Una de sus debilidades era su anhelo de unirse a eso que llamaba «la alta sociedad» sin saber bien qué era. El dinero, la posición, el éxito y los buenos modales le parecían bienes de lo más atractivos y quería relacionarse con aquellos que los poseyeran. Eso la llevaba, con frecuencia, a confundir lo verdadero y lo falso, y a admirar a quienes no merecían la menor admiración. Sin olvidar jamás que había nacido en una buena familia, la joven cultivó sus gustos y modos aristocráticos para que, llegado el momento, pudiese ocupar el lugar del que en esos momentos, debido a la pobreza en que vivían, se veía excluida.
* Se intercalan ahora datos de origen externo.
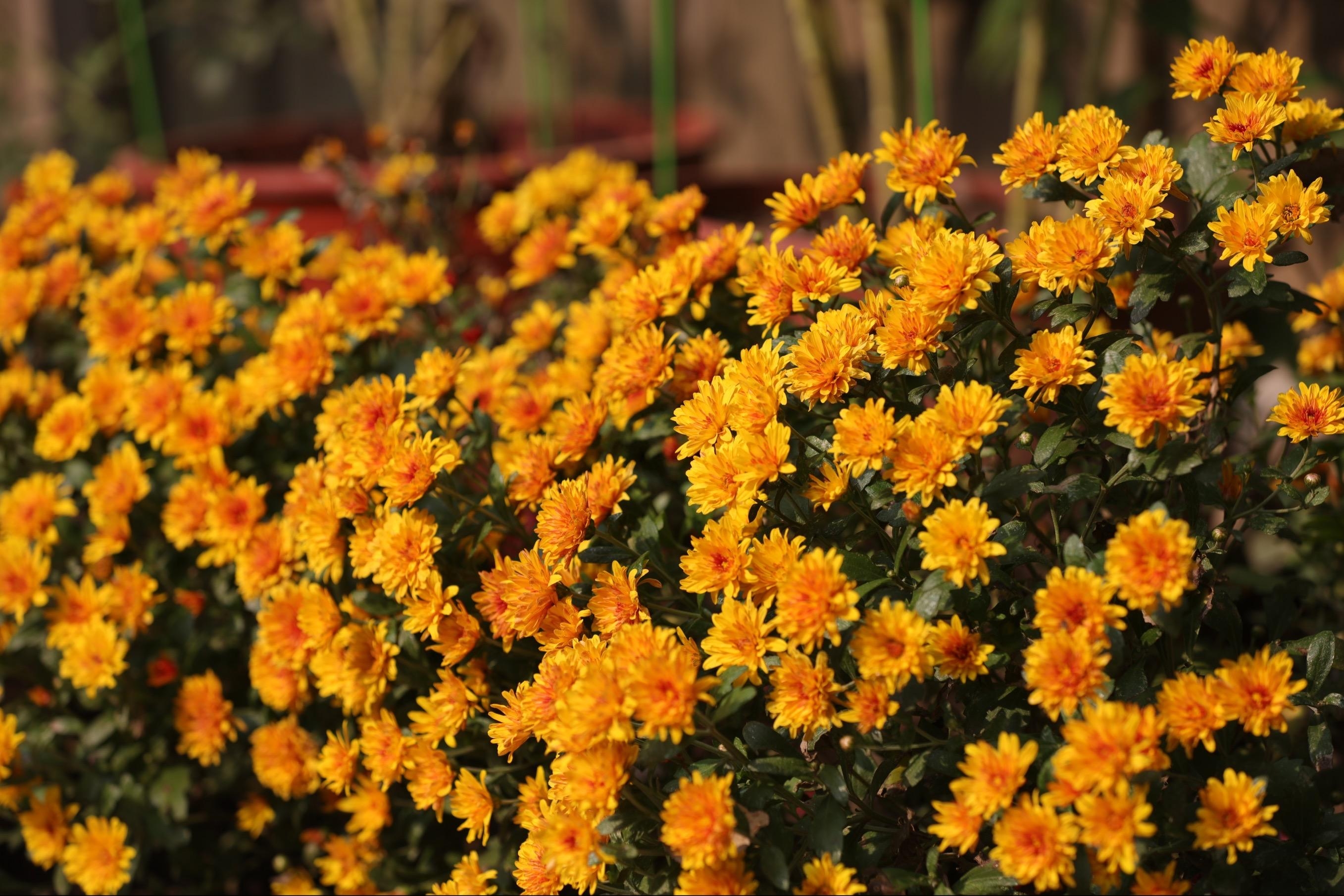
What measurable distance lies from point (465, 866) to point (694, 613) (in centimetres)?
33

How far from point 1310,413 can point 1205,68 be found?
1.16 feet

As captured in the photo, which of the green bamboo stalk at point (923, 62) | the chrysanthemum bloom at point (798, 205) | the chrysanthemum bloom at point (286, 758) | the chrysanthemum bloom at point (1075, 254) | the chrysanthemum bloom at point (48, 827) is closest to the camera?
the chrysanthemum bloom at point (1075, 254)

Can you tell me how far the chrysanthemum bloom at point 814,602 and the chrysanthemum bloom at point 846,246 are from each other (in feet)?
1.27

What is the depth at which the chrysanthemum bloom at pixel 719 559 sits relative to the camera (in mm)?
1025

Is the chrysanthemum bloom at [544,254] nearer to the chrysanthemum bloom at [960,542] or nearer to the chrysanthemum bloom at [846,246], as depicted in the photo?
the chrysanthemum bloom at [846,246]

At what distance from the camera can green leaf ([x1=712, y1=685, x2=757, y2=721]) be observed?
0.98 m

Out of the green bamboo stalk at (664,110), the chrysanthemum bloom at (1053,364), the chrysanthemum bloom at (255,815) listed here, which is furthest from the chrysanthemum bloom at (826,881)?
the green bamboo stalk at (664,110)

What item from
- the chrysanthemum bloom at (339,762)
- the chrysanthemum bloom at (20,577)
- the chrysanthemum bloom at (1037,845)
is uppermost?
the chrysanthemum bloom at (1037,845)

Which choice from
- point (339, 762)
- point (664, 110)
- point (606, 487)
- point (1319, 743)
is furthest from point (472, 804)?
point (664, 110)

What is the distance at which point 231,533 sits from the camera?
57.5 inches

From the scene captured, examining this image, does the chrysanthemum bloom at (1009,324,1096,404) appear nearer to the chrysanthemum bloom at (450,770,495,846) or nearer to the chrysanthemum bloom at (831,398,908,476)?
the chrysanthemum bloom at (831,398,908,476)

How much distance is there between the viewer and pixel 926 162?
49.0 inches

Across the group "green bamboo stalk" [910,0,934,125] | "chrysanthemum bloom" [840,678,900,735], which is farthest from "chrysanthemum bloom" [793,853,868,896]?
"green bamboo stalk" [910,0,934,125]

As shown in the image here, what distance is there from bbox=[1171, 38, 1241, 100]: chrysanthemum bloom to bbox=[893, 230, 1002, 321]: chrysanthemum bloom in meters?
0.28
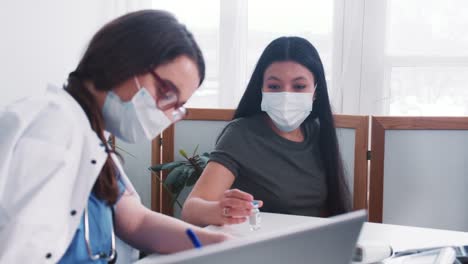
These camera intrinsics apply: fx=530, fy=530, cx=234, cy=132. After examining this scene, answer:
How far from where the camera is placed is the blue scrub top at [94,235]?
3.03 feet

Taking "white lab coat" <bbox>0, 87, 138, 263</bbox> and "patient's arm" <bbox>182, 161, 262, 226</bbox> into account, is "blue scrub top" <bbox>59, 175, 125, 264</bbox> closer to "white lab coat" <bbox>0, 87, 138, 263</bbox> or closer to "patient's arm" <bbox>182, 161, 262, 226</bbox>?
"white lab coat" <bbox>0, 87, 138, 263</bbox>

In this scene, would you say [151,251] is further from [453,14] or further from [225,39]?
[453,14]

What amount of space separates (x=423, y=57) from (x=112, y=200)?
2255 millimetres

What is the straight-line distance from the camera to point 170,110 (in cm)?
114

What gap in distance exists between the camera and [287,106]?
5.71ft

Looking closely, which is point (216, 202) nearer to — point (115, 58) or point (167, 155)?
point (115, 58)

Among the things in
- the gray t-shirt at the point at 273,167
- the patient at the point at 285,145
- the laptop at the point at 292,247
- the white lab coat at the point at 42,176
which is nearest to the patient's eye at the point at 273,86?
the patient at the point at 285,145

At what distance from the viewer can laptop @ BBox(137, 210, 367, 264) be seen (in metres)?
0.45

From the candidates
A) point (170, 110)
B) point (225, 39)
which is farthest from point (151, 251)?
point (225, 39)

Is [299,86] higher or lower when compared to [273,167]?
higher

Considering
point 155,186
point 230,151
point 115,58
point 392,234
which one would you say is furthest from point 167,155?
point 115,58

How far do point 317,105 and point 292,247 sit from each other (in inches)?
53.1

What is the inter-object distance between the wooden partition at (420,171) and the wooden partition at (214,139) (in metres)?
0.04

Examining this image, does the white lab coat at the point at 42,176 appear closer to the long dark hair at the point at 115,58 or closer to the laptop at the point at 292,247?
the long dark hair at the point at 115,58
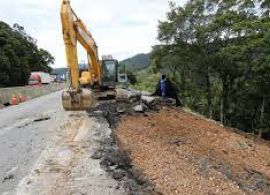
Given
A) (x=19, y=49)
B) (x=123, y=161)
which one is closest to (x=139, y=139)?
(x=123, y=161)

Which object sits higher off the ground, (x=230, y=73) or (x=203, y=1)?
(x=203, y=1)

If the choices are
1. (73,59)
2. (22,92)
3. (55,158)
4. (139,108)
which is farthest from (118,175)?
(22,92)

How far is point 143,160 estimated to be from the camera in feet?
38.7

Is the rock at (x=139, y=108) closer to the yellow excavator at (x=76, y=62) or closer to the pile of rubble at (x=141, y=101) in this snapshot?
the pile of rubble at (x=141, y=101)

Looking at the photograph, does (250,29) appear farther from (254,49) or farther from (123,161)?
(123,161)

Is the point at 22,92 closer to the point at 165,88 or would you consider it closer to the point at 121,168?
the point at 165,88

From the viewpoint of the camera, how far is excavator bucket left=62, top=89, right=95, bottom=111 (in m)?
20.3

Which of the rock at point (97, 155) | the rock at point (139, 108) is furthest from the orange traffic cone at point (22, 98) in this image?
the rock at point (97, 155)

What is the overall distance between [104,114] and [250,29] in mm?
16635

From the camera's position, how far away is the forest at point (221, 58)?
33281 mm

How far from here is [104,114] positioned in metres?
Result: 19.4

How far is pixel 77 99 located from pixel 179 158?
8.40m

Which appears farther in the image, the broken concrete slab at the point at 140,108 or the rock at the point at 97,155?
the broken concrete slab at the point at 140,108

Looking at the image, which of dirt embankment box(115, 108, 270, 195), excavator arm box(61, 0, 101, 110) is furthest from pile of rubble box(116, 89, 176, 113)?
excavator arm box(61, 0, 101, 110)
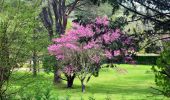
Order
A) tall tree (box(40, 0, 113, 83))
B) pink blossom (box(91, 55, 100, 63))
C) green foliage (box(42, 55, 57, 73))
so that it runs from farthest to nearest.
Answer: tall tree (box(40, 0, 113, 83)) < green foliage (box(42, 55, 57, 73)) < pink blossom (box(91, 55, 100, 63))

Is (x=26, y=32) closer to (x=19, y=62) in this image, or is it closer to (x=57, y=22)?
(x=19, y=62)

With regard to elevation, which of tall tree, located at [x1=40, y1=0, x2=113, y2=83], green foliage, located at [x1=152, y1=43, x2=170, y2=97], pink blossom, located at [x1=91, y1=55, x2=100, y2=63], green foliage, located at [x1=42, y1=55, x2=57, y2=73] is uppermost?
tall tree, located at [x1=40, y1=0, x2=113, y2=83]

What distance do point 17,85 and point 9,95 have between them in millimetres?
1067

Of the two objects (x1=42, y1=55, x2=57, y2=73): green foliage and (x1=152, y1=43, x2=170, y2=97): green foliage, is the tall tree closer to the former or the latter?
(x1=42, y1=55, x2=57, y2=73): green foliage

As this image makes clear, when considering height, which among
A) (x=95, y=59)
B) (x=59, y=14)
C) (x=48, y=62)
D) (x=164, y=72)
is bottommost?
(x=48, y=62)

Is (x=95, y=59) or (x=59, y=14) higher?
(x=59, y=14)

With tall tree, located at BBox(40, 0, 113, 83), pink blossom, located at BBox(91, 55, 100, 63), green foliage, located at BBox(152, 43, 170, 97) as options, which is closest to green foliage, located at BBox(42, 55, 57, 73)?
tall tree, located at BBox(40, 0, 113, 83)

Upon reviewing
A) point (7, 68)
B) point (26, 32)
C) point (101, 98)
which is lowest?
point (101, 98)

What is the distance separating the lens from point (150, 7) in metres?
9.98

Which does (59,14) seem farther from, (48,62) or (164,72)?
(164,72)

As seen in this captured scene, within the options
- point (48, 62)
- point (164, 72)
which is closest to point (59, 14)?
point (48, 62)

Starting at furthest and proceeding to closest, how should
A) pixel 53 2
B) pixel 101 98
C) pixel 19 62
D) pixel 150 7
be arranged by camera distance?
1. pixel 53 2
2. pixel 101 98
3. pixel 19 62
4. pixel 150 7

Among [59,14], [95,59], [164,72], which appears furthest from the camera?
[59,14]

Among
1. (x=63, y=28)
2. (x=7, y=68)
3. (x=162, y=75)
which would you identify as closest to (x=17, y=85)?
(x=7, y=68)
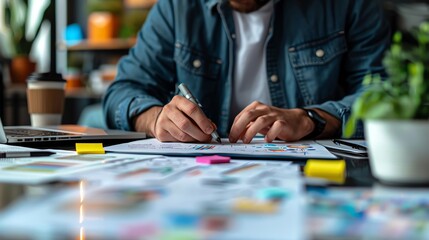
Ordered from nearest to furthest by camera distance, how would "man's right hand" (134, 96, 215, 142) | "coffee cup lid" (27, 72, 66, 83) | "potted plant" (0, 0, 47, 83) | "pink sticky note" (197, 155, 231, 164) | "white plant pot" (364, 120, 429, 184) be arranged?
"white plant pot" (364, 120, 429, 184), "pink sticky note" (197, 155, 231, 164), "man's right hand" (134, 96, 215, 142), "coffee cup lid" (27, 72, 66, 83), "potted plant" (0, 0, 47, 83)

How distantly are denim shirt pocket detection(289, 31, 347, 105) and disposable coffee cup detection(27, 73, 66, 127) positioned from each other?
0.56 m

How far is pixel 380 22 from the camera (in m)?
1.33

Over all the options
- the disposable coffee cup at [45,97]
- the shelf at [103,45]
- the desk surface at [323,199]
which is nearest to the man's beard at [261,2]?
the disposable coffee cup at [45,97]

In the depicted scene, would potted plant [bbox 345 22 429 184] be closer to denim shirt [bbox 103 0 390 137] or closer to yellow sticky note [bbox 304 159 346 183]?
yellow sticky note [bbox 304 159 346 183]

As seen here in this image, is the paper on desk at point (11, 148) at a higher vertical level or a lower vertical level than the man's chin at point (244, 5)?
lower

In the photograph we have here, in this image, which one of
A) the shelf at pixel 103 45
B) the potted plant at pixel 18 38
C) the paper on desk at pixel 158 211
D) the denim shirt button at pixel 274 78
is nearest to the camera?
the paper on desk at pixel 158 211

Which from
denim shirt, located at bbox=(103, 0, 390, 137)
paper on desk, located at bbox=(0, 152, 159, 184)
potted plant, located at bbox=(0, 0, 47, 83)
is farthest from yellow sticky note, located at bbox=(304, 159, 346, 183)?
potted plant, located at bbox=(0, 0, 47, 83)

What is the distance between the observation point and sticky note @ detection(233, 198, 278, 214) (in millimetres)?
375

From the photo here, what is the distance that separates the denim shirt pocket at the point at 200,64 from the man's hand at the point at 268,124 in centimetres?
37

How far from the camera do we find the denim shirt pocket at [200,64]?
4.30ft

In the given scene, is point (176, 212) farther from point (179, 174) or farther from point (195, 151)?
point (195, 151)

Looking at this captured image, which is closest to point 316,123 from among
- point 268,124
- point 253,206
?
point 268,124

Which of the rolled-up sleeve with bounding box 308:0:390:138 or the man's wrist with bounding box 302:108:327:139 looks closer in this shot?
the man's wrist with bounding box 302:108:327:139

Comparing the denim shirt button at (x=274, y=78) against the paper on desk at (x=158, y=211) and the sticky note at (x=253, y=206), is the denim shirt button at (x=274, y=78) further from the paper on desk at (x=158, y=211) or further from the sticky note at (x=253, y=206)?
the sticky note at (x=253, y=206)
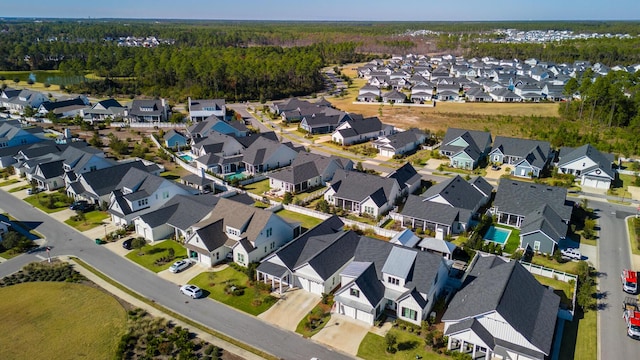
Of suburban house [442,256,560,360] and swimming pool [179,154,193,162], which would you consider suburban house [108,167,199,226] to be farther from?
suburban house [442,256,560,360]

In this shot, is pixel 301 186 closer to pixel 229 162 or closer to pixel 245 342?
pixel 229 162

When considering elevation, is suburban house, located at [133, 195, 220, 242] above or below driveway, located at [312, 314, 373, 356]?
above

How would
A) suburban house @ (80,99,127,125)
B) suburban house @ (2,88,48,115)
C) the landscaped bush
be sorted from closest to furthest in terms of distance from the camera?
the landscaped bush
suburban house @ (80,99,127,125)
suburban house @ (2,88,48,115)

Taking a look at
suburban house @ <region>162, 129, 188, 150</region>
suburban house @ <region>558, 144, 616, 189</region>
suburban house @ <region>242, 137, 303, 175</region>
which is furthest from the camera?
suburban house @ <region>162, 129, 188, 150</region>

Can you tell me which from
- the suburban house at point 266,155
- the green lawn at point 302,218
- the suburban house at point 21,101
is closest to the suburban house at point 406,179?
the green lawn at point 302,218

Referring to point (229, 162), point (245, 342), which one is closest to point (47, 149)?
point (229, 162)

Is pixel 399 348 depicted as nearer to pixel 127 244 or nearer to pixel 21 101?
pixel 127 244

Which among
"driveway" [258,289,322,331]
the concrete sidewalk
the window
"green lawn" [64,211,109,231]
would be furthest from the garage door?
"green lawn" [64,211,109,231]
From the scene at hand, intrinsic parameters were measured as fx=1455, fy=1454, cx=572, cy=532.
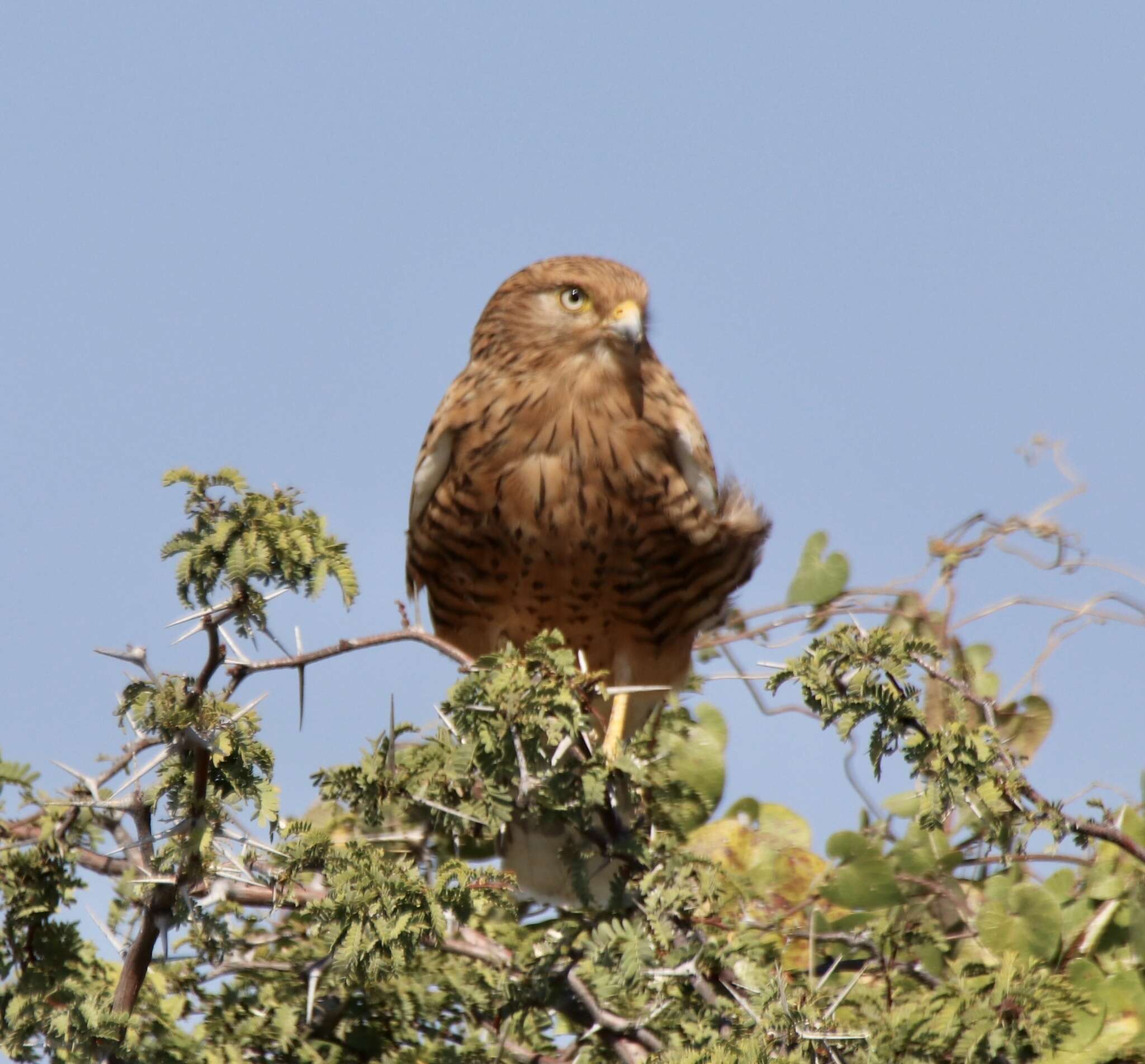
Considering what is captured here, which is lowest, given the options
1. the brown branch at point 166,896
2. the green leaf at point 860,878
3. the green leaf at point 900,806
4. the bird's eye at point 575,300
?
the brown branch at point 166,896

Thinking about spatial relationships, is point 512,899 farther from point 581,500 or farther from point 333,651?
point 581,500

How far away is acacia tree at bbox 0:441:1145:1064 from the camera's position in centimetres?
263

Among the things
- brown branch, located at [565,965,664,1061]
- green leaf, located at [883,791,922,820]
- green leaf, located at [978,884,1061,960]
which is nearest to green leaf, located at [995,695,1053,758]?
green leaf, located at [883,791,922,820]

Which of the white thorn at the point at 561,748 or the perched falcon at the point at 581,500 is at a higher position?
the perched falcon at the point at 581,500

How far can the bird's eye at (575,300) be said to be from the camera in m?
4.73

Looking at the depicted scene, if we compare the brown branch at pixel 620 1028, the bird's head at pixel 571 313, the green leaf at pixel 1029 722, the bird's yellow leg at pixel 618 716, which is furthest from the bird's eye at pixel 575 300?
the brown branch at pixel 620 1028

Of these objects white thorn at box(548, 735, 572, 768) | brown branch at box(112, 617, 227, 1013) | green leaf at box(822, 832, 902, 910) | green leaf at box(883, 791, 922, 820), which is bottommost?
brown branch at box(112, 617, 227, 1013)

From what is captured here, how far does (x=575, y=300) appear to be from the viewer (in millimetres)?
4754

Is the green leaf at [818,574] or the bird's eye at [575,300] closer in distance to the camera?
the green leaf at [818,574]

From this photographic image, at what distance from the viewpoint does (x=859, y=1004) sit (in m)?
2.99

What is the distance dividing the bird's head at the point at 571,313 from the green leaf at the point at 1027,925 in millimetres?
2082

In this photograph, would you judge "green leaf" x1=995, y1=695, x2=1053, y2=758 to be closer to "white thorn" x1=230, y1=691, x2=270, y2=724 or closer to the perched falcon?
the perched falcon

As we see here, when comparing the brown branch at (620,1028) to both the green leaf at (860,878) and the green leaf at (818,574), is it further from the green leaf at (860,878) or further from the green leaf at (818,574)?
the green leaf at (818,574)

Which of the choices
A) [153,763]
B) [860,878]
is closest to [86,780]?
[153,763]
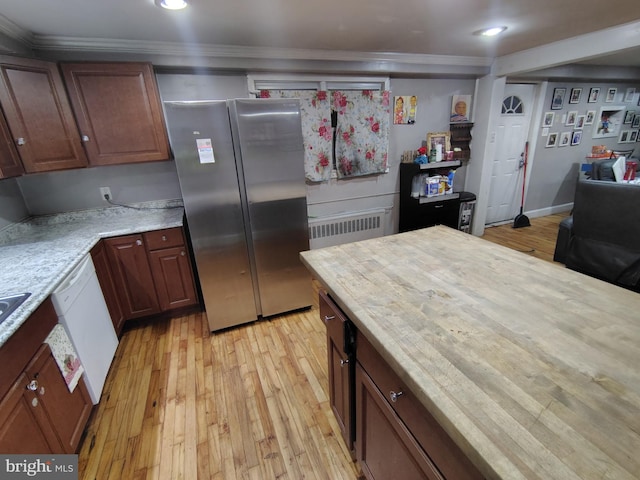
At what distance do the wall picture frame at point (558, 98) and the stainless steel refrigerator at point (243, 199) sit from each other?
4.28 m

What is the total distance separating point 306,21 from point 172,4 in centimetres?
83

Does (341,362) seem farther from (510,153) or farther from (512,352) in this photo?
(510,153)

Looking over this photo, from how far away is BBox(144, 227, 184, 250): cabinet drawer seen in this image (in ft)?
7.49

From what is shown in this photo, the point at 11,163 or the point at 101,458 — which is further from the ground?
the point at 11,163

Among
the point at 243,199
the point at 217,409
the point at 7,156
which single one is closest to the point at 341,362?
the point at 217,409

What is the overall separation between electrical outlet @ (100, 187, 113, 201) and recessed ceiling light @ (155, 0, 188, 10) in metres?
1.60

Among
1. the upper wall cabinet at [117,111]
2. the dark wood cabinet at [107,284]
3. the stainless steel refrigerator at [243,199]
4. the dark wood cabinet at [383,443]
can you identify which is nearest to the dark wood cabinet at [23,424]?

«Milady», como la llamaban sus amigos, deseaba ardientemente verse convertida en la gran dama que sentía que era, pero aún tenía que descubrir que el dinero no sirve para comprar el refinamiento, que la posición social no siempre es sinónimo de nobleza y que la buena educación se nota aunque la persona tenga que hacer frente a carencias.
—Mamá, te quiero pedir un favor —dijo un día Amy dándose aires de importancia.
—Y bien, pequeña, ¿de qué se trata? —preguntó la madre, para quien la jovencita seguía siendo una niña.